Exercise instructions
Keep only the lines containing the word "that" and copy each one in full.

Task data
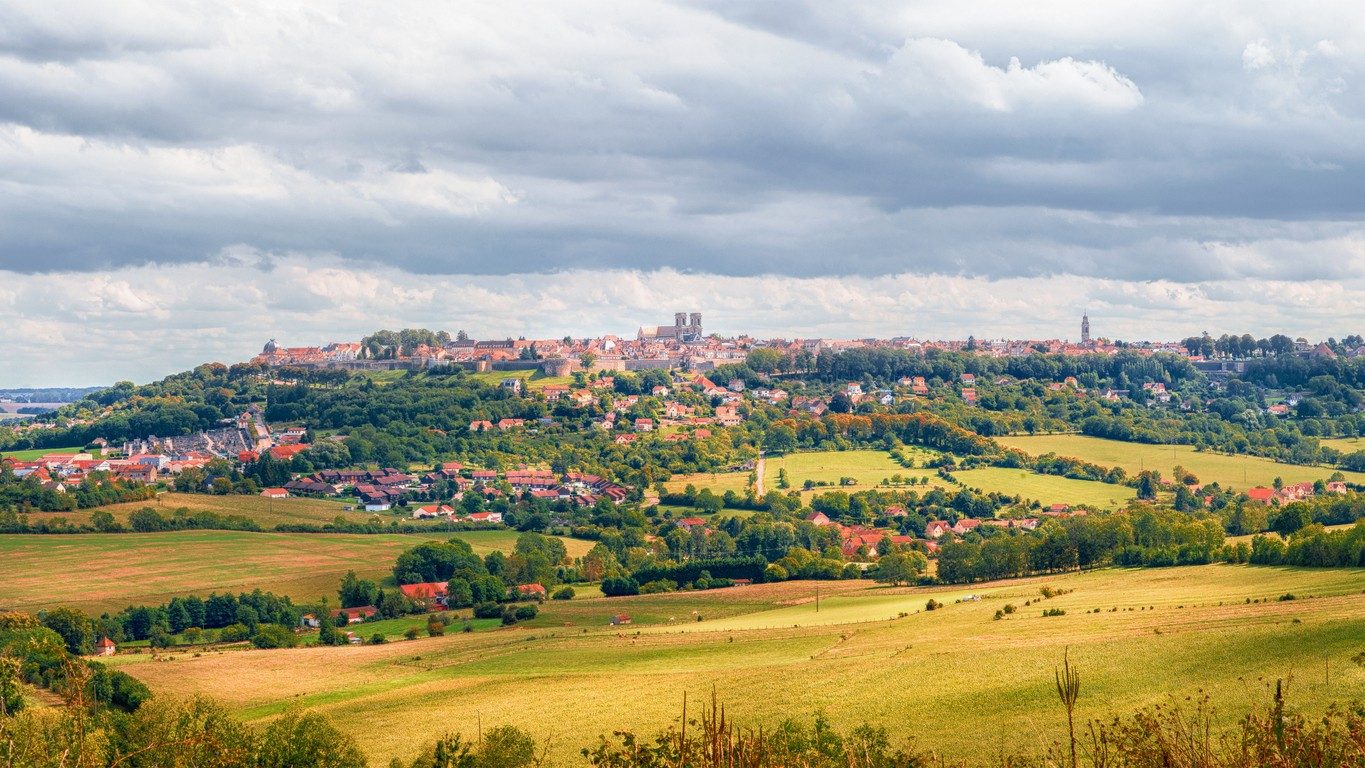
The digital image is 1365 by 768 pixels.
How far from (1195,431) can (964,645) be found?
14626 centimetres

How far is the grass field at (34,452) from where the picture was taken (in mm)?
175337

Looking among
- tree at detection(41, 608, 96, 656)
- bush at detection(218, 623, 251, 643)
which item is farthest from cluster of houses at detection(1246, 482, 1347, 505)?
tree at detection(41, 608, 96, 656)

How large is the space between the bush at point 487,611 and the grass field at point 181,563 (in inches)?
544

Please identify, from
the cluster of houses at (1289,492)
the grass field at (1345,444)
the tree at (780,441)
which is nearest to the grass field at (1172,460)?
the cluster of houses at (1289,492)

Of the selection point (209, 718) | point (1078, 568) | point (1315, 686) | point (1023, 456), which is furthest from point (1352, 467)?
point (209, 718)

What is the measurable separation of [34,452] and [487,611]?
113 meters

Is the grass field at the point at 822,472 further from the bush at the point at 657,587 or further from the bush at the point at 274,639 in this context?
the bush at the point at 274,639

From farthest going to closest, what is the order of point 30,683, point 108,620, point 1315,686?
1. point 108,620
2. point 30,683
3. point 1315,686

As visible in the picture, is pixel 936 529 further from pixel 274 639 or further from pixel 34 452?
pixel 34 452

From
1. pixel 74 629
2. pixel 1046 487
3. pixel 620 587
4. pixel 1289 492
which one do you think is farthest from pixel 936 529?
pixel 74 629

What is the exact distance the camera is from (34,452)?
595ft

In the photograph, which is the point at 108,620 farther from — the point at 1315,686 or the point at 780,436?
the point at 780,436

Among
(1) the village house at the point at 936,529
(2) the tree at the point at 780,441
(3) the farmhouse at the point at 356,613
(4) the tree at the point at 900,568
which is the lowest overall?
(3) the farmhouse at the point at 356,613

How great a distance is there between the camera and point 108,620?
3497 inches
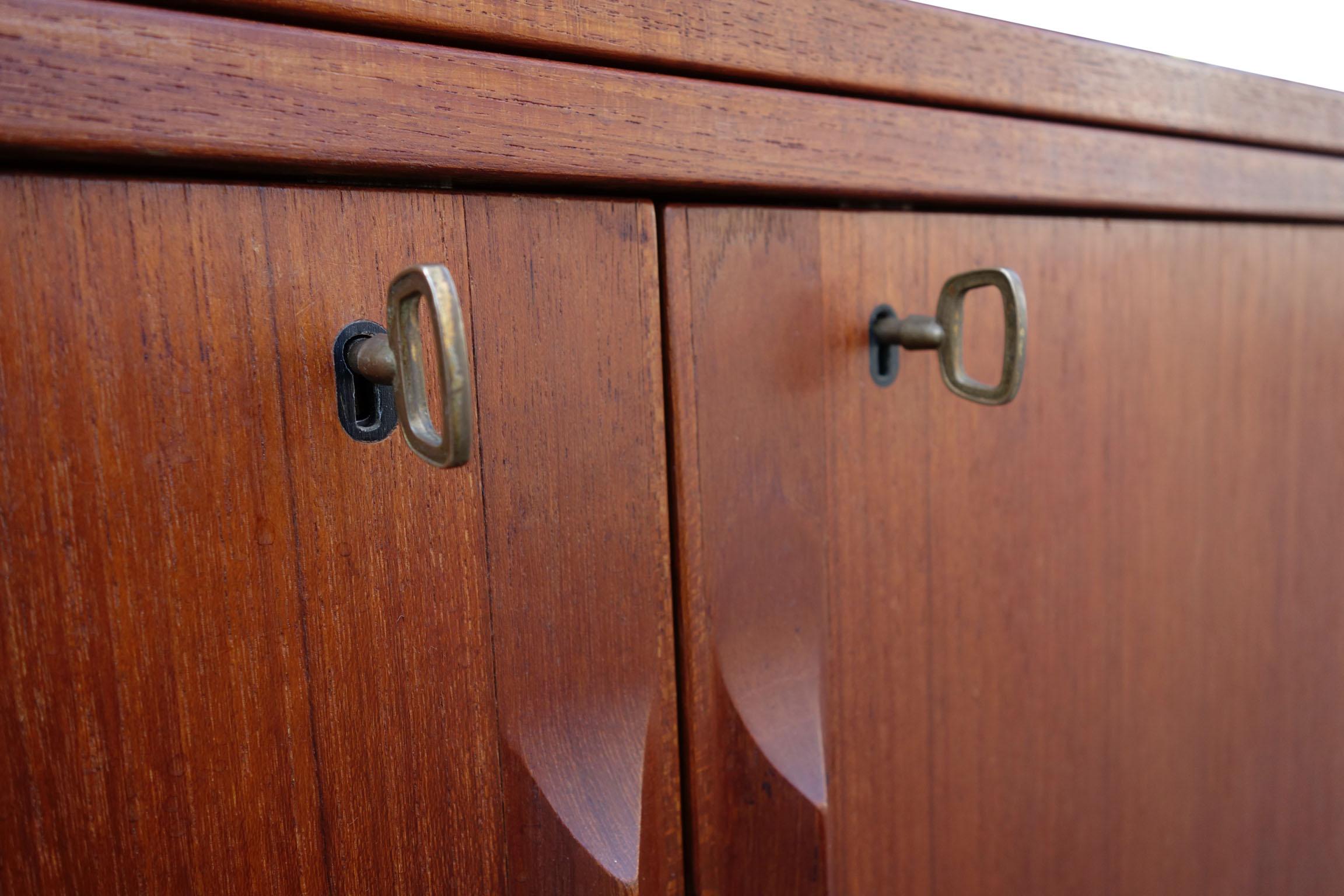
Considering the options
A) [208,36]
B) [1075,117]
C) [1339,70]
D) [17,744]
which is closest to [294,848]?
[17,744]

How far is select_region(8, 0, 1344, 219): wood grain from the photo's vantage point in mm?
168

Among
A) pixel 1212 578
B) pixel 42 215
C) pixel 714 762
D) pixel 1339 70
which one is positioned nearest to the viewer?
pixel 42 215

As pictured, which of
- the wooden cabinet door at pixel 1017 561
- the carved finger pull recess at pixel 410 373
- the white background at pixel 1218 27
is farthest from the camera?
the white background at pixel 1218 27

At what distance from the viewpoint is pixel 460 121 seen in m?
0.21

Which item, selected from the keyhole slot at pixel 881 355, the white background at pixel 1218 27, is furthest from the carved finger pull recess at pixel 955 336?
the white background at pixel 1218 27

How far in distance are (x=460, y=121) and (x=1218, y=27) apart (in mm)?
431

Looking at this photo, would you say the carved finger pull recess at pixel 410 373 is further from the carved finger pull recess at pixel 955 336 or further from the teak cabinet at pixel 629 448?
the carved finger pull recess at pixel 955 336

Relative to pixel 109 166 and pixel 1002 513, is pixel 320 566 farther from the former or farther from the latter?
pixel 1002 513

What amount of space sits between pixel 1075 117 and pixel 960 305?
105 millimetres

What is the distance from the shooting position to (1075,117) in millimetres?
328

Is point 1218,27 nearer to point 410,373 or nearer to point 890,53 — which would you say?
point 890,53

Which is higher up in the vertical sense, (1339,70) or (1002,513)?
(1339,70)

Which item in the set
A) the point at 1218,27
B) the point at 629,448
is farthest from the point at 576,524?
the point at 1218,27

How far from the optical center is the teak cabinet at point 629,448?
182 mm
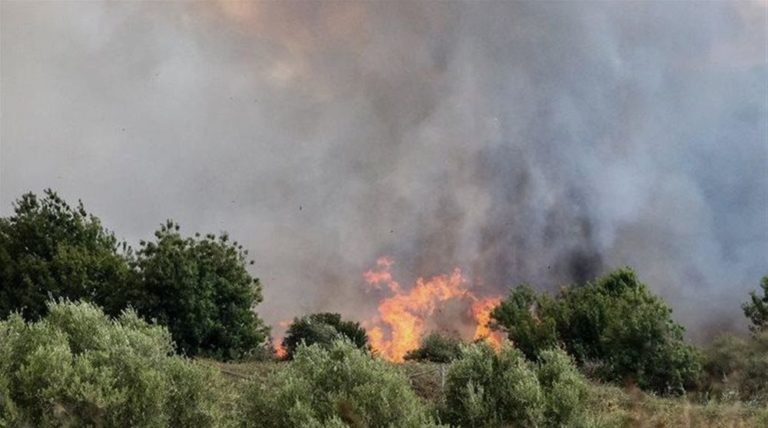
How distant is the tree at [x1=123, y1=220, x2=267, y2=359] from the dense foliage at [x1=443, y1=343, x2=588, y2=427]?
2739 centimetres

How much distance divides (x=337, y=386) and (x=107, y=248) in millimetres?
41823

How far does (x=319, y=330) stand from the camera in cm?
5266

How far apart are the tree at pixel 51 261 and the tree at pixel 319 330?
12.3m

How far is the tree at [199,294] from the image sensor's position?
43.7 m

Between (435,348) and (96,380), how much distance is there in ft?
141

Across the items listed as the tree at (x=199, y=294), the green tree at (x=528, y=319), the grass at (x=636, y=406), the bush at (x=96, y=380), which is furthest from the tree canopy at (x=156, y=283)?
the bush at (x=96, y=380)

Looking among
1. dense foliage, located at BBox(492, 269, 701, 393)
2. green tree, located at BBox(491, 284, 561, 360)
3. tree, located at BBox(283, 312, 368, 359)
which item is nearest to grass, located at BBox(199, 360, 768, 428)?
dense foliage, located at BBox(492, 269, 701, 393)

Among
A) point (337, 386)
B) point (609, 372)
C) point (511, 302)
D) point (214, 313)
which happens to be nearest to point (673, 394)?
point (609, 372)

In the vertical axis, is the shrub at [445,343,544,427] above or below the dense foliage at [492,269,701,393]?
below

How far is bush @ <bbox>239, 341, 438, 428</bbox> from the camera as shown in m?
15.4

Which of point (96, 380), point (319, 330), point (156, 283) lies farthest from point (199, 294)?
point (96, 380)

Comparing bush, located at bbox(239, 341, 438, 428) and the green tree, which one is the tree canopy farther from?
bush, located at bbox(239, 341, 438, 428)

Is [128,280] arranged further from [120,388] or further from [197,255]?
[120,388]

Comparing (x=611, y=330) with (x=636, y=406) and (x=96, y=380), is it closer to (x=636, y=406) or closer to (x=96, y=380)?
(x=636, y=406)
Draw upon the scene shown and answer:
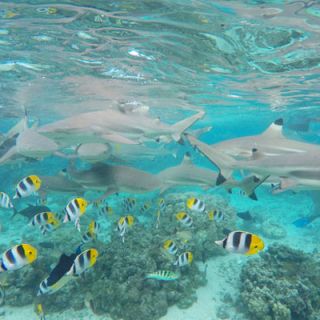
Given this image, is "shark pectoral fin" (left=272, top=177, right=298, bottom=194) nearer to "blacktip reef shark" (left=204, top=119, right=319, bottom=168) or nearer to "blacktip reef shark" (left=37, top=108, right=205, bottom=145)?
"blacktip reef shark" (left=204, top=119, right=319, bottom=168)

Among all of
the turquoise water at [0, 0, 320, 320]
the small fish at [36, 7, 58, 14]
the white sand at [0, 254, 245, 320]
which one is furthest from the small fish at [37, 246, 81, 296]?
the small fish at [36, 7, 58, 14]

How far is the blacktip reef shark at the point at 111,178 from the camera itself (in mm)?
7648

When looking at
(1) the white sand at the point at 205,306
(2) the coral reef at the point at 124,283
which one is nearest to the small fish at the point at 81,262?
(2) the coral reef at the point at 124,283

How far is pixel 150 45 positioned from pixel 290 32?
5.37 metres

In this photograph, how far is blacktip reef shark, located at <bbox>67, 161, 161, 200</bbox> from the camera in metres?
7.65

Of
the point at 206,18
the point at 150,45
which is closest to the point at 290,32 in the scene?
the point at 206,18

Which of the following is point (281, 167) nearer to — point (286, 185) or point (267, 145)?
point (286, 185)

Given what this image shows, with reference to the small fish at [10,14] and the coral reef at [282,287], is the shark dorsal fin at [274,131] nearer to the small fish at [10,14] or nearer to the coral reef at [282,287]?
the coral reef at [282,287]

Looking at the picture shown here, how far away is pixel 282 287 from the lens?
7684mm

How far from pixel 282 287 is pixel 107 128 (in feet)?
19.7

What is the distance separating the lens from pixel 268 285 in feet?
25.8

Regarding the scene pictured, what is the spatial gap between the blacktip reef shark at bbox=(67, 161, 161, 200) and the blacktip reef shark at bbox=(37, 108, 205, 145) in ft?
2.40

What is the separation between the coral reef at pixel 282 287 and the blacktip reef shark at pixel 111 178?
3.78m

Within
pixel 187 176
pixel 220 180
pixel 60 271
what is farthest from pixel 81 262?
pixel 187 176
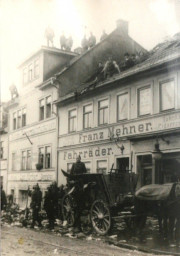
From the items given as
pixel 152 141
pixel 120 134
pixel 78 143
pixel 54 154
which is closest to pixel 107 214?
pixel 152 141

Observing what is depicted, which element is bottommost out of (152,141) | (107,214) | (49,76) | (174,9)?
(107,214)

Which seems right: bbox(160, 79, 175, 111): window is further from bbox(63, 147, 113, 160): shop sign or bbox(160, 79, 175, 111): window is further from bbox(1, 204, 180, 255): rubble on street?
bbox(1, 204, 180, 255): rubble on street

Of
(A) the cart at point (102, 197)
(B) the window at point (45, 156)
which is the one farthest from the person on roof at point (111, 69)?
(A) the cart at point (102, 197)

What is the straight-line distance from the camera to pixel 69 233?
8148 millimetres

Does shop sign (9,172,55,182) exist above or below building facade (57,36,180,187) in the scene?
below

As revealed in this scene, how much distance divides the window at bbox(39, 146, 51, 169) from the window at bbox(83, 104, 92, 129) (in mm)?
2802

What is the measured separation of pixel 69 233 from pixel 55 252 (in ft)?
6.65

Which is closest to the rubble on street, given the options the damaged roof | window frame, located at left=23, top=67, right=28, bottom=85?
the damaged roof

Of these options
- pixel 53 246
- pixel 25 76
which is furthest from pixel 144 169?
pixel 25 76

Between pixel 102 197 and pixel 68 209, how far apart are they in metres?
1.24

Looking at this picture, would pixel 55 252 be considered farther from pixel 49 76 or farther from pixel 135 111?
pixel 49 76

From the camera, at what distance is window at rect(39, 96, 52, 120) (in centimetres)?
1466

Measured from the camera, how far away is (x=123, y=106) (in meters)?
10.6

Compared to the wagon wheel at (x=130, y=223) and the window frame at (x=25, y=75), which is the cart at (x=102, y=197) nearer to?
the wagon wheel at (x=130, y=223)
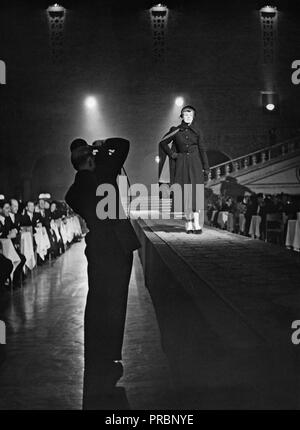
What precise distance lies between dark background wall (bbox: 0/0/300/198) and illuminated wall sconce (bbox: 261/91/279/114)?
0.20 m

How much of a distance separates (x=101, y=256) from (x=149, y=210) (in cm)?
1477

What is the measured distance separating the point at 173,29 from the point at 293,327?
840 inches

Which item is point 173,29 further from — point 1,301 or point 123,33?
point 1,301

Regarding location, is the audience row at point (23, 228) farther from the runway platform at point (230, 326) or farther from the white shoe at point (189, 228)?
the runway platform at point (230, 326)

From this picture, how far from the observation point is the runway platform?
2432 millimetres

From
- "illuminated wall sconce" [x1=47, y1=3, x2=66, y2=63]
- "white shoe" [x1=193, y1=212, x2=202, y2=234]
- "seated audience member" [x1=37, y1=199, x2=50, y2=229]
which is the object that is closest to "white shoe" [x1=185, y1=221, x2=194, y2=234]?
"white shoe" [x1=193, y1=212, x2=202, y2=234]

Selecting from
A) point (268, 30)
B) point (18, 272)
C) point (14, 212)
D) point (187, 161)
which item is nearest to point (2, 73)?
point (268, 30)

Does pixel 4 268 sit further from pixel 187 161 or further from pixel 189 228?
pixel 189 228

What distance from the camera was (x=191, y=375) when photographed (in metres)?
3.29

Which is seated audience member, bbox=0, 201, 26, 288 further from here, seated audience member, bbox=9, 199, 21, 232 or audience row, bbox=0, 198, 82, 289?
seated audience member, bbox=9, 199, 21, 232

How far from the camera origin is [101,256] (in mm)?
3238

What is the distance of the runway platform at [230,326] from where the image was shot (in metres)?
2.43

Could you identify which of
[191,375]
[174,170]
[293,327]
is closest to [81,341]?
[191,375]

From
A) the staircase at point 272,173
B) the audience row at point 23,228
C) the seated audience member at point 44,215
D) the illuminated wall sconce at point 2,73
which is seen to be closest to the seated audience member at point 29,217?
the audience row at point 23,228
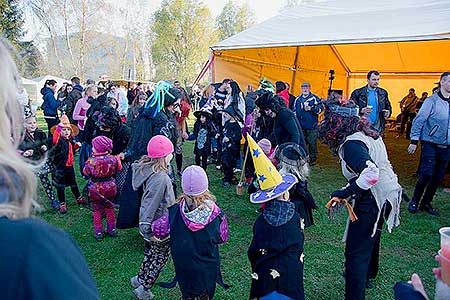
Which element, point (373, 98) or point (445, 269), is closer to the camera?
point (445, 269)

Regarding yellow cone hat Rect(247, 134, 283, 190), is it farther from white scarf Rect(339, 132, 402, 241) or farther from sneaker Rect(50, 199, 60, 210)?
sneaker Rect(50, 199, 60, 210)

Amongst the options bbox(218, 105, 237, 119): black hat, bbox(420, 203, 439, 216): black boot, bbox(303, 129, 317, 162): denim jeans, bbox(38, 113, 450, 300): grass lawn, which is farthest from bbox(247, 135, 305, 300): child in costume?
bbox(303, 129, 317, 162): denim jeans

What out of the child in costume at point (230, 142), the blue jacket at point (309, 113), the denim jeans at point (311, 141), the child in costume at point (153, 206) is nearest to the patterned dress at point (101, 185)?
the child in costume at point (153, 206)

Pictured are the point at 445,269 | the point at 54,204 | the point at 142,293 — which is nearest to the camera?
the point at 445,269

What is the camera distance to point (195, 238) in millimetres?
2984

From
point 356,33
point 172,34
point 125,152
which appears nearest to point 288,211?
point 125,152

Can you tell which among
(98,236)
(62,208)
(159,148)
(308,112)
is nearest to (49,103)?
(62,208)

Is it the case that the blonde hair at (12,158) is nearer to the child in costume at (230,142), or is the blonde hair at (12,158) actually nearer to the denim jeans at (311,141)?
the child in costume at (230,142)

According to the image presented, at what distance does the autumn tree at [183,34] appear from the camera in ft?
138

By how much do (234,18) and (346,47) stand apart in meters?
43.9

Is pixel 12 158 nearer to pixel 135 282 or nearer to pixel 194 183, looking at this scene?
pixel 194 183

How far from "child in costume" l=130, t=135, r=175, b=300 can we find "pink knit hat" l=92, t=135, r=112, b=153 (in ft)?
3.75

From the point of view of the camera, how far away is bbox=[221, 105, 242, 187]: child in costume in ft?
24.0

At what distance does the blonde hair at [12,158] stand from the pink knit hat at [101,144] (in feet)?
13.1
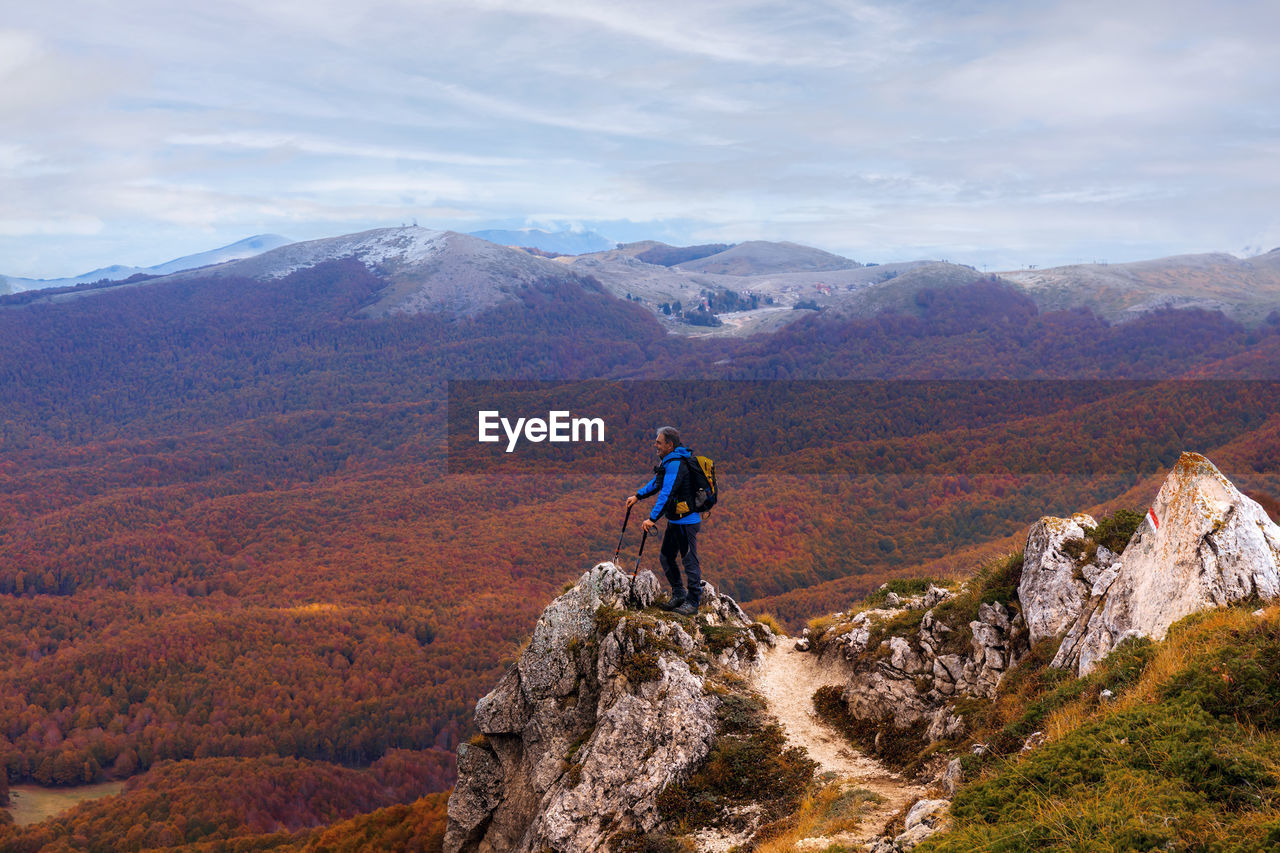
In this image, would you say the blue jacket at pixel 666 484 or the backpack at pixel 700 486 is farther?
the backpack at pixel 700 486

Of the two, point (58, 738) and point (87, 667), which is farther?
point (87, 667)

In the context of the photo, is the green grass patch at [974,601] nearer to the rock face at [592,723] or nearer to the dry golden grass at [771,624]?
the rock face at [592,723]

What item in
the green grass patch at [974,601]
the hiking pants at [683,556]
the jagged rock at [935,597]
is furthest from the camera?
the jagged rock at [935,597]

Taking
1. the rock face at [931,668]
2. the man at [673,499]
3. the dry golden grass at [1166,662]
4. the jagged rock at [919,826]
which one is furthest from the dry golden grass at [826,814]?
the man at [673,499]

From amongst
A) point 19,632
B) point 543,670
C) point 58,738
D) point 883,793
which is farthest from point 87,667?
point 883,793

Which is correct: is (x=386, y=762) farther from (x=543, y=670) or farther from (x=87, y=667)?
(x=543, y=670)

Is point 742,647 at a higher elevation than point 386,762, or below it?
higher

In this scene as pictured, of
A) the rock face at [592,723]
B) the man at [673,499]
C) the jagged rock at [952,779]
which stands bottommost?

Response to this exercise
which is the object that is closest to "white shoe" [x1=185, y1=221, x2=194, y2=234]?
Is it the case that the blonde hair at (12,158) is nearer to the child in costume at (230,142), or is the blonde hair at (12,158) actually nearer to the denim jeans at (311,141)?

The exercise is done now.